● **Supplied records**
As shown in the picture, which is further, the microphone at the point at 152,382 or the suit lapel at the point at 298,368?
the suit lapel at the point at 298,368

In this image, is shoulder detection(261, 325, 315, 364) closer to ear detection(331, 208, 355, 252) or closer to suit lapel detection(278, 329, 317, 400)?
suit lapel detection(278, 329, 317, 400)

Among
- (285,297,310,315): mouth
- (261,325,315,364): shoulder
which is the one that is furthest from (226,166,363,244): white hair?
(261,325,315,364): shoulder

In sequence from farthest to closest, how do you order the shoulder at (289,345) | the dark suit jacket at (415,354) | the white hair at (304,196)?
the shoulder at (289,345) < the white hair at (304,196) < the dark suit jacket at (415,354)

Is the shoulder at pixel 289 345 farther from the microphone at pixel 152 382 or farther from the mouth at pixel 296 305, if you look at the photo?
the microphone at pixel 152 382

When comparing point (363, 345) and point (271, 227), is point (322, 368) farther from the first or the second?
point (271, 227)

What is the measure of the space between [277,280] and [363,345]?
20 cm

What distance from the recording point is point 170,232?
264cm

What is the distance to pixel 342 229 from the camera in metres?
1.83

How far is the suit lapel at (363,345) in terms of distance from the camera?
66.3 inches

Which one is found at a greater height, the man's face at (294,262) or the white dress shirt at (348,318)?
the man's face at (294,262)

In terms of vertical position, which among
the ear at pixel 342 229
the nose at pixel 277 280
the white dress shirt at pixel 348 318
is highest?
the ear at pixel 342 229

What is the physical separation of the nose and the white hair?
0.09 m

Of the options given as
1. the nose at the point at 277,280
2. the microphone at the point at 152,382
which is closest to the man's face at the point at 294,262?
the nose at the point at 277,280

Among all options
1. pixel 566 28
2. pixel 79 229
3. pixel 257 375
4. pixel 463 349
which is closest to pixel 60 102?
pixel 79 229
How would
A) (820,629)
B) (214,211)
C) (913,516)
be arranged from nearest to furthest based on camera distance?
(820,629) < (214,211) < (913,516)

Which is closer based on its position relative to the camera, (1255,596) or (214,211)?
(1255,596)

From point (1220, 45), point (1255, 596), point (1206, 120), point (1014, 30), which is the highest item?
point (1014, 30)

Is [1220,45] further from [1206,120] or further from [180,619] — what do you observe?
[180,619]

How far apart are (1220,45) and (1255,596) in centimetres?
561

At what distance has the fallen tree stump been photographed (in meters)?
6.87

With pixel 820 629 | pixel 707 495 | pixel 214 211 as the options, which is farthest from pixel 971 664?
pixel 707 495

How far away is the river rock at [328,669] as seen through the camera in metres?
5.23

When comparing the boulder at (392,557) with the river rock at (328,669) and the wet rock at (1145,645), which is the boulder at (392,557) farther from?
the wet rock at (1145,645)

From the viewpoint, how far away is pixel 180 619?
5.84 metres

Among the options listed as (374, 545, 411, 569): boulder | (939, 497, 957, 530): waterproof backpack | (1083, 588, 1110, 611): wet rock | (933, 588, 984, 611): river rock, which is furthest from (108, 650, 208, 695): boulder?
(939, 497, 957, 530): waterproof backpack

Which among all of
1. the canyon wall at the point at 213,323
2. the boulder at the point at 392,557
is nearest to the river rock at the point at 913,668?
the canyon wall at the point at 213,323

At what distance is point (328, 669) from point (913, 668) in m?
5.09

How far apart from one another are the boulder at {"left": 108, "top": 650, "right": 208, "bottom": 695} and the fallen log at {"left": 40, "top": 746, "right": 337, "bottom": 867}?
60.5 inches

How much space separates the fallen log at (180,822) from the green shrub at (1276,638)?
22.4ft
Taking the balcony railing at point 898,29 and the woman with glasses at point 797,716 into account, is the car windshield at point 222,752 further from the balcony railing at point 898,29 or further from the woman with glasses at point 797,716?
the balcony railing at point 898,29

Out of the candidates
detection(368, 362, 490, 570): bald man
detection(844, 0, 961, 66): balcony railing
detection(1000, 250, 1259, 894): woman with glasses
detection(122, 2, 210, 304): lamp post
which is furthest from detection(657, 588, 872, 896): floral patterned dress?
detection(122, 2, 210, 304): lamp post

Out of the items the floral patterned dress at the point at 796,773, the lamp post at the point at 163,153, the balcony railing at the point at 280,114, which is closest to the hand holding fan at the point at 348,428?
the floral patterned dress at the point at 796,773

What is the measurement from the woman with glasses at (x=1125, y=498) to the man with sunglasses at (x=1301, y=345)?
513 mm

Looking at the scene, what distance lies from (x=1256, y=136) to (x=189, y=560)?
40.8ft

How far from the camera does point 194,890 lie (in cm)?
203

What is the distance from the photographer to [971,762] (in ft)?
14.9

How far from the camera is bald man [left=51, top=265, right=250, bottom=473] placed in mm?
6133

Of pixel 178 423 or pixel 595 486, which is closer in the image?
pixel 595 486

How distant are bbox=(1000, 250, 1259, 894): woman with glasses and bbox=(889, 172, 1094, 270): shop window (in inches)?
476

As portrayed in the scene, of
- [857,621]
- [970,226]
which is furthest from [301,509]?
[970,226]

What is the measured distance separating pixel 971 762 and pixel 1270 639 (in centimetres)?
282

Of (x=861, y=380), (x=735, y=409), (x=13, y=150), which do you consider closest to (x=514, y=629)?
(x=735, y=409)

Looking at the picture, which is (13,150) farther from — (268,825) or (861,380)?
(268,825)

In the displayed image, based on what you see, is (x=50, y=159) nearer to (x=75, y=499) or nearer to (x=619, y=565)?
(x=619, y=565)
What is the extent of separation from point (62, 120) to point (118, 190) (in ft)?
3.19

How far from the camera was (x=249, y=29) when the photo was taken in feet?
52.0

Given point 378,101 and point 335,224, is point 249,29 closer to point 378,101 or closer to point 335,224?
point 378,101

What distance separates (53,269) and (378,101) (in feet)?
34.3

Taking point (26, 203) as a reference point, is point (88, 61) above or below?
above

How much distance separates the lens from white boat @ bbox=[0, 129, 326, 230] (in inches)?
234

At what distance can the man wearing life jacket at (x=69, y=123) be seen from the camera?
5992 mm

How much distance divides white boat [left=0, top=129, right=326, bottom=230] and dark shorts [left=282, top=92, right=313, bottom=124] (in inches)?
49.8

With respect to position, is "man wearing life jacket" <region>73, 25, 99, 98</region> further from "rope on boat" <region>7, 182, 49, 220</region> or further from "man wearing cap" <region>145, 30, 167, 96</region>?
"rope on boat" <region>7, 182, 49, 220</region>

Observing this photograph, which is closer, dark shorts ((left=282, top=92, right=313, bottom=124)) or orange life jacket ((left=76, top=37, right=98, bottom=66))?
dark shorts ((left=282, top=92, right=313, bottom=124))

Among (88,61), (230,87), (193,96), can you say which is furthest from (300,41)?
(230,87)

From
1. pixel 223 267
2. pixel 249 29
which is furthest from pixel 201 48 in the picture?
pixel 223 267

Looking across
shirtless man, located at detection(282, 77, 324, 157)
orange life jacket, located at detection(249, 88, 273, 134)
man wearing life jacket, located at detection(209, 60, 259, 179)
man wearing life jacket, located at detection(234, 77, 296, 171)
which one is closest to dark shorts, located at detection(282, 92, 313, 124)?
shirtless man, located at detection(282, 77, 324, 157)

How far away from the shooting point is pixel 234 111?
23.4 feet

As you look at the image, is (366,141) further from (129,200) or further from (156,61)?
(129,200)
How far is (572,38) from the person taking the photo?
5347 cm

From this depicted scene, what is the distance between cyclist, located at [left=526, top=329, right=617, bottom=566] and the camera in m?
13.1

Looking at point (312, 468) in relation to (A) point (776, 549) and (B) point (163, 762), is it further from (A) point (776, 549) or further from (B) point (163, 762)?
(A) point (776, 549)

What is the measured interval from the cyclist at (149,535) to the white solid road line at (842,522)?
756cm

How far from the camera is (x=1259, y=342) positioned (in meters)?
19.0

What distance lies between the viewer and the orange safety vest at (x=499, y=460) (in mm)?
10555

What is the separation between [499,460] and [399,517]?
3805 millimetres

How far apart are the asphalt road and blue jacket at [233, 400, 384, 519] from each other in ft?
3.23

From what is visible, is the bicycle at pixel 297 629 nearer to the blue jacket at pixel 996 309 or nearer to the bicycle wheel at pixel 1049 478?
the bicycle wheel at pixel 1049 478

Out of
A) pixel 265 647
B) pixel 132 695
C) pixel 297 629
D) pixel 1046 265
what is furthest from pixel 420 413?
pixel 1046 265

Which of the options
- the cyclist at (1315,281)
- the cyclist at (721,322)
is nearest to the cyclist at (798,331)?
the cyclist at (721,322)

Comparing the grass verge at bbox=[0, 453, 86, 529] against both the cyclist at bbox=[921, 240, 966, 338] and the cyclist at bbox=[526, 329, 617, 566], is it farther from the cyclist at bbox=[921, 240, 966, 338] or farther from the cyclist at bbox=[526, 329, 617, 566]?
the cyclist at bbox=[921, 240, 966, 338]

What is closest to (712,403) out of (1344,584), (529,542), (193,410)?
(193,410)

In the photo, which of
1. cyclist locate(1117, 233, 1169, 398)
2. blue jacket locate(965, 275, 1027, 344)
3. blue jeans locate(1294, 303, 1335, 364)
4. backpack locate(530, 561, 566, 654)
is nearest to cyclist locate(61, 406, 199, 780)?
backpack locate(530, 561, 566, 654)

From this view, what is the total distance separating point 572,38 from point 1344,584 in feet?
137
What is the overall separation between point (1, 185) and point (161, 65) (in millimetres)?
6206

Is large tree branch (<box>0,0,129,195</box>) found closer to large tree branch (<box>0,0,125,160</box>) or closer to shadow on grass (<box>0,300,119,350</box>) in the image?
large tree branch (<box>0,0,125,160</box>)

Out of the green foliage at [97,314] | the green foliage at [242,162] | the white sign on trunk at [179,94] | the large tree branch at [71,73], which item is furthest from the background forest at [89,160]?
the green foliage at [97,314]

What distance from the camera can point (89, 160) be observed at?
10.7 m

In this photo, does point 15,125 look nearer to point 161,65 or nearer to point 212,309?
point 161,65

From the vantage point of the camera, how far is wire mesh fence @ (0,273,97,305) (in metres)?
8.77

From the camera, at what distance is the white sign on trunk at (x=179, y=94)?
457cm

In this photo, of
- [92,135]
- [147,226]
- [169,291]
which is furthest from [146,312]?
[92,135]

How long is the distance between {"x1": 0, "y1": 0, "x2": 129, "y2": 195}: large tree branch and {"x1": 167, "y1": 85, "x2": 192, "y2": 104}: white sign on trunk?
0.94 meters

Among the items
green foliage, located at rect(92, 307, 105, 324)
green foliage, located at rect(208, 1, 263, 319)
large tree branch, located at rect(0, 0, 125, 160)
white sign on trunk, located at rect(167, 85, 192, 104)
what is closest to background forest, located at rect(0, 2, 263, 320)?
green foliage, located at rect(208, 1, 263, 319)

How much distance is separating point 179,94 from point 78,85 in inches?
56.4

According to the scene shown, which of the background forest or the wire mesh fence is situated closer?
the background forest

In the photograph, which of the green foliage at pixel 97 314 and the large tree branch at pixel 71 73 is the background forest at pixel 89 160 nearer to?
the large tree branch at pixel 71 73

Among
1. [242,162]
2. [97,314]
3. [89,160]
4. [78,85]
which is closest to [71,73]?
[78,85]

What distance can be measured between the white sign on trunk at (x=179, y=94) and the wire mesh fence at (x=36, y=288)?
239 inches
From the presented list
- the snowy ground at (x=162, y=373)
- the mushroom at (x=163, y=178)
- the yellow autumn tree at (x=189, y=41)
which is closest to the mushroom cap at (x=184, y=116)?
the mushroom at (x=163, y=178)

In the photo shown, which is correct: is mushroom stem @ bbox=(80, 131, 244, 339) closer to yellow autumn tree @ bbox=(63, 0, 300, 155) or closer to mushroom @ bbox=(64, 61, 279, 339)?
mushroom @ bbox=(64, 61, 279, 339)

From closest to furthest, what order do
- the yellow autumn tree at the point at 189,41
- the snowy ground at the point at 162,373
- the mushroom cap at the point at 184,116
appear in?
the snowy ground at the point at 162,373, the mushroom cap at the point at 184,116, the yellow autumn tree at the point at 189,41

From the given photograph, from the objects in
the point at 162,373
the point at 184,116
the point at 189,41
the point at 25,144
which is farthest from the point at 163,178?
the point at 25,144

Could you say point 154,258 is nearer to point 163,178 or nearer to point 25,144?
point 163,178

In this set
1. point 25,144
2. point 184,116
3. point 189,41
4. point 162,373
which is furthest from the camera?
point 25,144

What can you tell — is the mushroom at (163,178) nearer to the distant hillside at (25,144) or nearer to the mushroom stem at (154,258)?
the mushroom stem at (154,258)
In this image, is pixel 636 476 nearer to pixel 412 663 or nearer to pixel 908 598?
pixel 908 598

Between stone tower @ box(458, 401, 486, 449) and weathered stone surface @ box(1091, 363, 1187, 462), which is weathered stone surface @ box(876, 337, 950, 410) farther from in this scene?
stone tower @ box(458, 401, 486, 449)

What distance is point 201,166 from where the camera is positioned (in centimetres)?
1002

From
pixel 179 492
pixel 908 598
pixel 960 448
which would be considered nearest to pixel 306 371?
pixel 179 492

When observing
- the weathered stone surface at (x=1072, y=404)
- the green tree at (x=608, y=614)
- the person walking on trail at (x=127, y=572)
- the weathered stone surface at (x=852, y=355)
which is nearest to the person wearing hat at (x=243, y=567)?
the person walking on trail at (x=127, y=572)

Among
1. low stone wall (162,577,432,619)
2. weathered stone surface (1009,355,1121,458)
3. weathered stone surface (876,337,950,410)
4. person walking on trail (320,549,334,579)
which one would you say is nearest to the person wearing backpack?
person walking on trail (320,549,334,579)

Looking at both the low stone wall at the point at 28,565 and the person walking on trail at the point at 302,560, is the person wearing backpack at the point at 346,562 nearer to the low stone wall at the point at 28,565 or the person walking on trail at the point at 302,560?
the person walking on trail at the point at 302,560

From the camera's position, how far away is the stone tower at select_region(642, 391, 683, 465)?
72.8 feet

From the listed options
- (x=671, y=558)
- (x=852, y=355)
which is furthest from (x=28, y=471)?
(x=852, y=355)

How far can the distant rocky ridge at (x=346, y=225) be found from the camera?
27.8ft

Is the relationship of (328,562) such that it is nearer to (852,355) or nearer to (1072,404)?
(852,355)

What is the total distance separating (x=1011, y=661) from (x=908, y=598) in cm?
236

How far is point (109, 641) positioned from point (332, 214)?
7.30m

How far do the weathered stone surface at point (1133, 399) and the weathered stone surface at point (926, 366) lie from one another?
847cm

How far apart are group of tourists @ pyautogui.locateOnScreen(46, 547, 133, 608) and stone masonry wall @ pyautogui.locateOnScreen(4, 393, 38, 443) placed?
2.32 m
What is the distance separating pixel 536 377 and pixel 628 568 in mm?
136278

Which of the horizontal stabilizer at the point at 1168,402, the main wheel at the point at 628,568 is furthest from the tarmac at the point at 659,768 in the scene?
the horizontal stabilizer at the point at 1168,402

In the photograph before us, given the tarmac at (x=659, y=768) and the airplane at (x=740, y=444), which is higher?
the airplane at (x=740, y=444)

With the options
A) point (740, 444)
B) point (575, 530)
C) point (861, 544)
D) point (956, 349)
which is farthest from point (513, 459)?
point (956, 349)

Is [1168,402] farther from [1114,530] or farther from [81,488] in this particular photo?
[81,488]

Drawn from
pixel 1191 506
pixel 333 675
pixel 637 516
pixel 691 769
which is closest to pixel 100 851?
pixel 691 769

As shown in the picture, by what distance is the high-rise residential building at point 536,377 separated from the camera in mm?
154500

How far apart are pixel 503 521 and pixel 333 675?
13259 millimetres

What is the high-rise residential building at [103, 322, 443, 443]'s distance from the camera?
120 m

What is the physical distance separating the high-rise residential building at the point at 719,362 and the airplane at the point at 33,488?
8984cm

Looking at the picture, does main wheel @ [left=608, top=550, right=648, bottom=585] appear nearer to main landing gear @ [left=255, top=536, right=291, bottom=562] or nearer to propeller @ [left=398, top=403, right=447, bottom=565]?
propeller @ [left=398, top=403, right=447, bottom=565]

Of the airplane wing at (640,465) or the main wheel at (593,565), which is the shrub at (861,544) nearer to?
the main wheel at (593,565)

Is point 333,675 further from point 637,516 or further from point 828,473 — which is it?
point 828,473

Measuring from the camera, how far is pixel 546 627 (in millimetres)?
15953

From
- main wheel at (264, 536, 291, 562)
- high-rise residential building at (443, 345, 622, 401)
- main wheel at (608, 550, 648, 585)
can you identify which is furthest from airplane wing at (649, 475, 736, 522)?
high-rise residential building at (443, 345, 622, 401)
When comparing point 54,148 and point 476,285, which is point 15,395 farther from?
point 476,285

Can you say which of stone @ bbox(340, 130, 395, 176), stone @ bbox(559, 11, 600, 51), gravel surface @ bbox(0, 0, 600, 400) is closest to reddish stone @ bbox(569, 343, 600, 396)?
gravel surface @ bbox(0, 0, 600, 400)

● **Exercise task**
Your task is to transcribe the line containing "Of the airplane" and every line after it, through the last line of the data, exactly as written and with nothing more.

● **Finished answer**
Of the airplane wing at (640,465) or the main wheel at (593,565), which is the shrub at (861,544) nearer to?
the main wheel at (593,565)

Is point 333,675 further from point 637,516 or further from point 828,473 — which is it?
point 828,473

Measuring from the camera, how far is pixel 546 627 (in millimetres)?
15953

From
- main wheel at (264, 536, 291, 562)
- high-rise residential building at (443, 345, 622, 401)
- main wheel at (608, 550, 648, 585)
can you identify which is furthest from airplane wing at (649, 475, 736, 522)?
high-rise residential building at (443, 345, 622, 401)
When comparing point 54,148 and point 476,285, which is point 15,395 farther from?
point 476,285

Can you say which of stone @ bbox(340, 130, 395, 176), stone @ bbox(559, 11, 600, 51), gravel surface @ bbox(0, 0, 600, 400) is closest to reddish stone @ bbox(569, 343, 600, 396)?
gravel surface @ bbox(0, 0, 600, 400)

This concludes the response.